→ **Aim of the exercise**:
Find the line that contains "Which of the"; then retype it and each line after it, exactly, through the final line of the data below.

→ **Data for this exercise**:
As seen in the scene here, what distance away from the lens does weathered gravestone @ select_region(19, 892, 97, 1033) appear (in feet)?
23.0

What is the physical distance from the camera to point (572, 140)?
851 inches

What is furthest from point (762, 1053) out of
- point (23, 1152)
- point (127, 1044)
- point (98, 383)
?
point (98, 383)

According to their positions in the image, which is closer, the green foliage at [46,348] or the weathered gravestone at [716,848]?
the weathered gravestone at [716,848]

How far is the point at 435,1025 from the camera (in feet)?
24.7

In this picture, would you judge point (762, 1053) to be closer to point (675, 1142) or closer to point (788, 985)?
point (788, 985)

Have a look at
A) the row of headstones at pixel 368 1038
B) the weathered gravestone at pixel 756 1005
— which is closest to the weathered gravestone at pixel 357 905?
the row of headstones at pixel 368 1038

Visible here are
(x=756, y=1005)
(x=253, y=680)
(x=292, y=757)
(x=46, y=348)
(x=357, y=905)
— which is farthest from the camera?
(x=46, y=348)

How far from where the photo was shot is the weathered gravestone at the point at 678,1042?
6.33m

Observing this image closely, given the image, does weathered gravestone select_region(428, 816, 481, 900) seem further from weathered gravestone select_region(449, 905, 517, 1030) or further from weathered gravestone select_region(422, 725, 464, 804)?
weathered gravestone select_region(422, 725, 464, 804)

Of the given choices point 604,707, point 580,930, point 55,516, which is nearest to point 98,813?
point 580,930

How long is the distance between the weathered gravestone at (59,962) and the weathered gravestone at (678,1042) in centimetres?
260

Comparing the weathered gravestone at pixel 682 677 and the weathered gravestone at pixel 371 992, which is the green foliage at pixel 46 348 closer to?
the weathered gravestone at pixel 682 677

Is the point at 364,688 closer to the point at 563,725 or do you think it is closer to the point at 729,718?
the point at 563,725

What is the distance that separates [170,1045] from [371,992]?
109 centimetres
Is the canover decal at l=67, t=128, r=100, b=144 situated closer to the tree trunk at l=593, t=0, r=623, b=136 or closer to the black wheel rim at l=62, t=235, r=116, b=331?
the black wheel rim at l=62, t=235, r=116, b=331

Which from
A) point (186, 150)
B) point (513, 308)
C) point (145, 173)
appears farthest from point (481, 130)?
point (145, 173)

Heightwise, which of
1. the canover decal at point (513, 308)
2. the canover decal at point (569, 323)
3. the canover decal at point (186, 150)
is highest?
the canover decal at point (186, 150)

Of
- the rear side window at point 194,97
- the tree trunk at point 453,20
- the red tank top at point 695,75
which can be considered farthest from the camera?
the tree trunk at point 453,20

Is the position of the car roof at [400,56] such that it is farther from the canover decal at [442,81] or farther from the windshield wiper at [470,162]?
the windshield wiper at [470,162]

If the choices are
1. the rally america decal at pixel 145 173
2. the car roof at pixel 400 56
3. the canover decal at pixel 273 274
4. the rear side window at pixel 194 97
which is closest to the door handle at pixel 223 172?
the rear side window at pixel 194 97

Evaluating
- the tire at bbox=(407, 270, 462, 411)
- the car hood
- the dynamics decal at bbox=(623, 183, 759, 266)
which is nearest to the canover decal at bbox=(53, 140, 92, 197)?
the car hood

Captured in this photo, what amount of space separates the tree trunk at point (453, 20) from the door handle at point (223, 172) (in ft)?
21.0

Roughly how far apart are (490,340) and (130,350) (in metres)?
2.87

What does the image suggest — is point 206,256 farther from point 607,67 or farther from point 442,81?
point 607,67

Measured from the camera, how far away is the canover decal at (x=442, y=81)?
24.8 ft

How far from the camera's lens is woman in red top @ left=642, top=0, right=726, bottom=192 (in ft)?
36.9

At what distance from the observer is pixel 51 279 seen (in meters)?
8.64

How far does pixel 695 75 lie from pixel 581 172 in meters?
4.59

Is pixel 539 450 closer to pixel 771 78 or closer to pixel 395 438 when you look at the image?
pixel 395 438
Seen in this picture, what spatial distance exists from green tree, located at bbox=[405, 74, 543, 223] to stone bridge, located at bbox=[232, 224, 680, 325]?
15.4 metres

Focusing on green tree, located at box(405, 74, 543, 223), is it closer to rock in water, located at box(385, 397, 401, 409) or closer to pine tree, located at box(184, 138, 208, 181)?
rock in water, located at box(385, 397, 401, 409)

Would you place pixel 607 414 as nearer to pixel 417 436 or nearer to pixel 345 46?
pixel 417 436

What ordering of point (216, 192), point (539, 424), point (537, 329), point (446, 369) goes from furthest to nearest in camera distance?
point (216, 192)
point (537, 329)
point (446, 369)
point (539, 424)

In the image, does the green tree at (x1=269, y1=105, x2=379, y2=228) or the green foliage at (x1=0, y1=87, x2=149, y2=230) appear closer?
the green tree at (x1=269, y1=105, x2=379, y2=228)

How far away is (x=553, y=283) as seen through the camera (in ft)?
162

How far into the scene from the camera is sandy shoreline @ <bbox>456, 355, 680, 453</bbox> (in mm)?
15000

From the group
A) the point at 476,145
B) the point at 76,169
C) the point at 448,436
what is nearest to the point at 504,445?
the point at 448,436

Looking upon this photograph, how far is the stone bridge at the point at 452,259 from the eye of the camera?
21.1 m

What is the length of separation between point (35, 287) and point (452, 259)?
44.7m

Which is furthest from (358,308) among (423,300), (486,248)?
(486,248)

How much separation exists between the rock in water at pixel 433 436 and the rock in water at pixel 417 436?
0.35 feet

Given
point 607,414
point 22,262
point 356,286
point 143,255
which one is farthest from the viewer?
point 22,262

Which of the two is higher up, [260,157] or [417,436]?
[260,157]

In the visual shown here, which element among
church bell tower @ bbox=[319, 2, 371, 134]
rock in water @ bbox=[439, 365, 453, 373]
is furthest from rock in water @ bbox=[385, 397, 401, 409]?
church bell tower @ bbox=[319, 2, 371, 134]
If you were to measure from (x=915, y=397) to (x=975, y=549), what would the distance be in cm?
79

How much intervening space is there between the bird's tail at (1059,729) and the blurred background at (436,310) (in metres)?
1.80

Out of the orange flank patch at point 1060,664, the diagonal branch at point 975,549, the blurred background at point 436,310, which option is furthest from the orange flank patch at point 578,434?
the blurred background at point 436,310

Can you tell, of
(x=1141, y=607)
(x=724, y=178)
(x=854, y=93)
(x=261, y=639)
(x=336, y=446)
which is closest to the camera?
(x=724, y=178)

→ **Written response**:
Which of the two is higher up, [260,157] or [417,436]?
[260,157]

In the visual shown here, which element among
church bell tower @ bbox=[319, 2, 371, 134]
rock in water @ bbox=[439, 365, 453, 373]
is furthest from rock in water @ bbox=[385, 397, 401, 409]?
church bell tower @ bbox=[319, 2, 371, 134]
If you were to measure from (x=915, y=397) to (x=975, y=549), what would the distance be in cm?
79

How much intervening space is there between the bird's tail at (1059,729) and the blurred background at (436,310) (in metres)?
1.80

Out of the orange flank patch at point 1060,664, the diagonal branch at point 975,549, the blurred background at point 436,310, which option is furthest from the orange flank patch at point 578,434?
the blurred background at point 436,310

Can you tell, of
(x=1141, y=607)
(x=724, y=178)
(x=854, y=93)
(x=261, y=639)
(x=336, y=446)
which is closest to the camera?
(x=724, y=178)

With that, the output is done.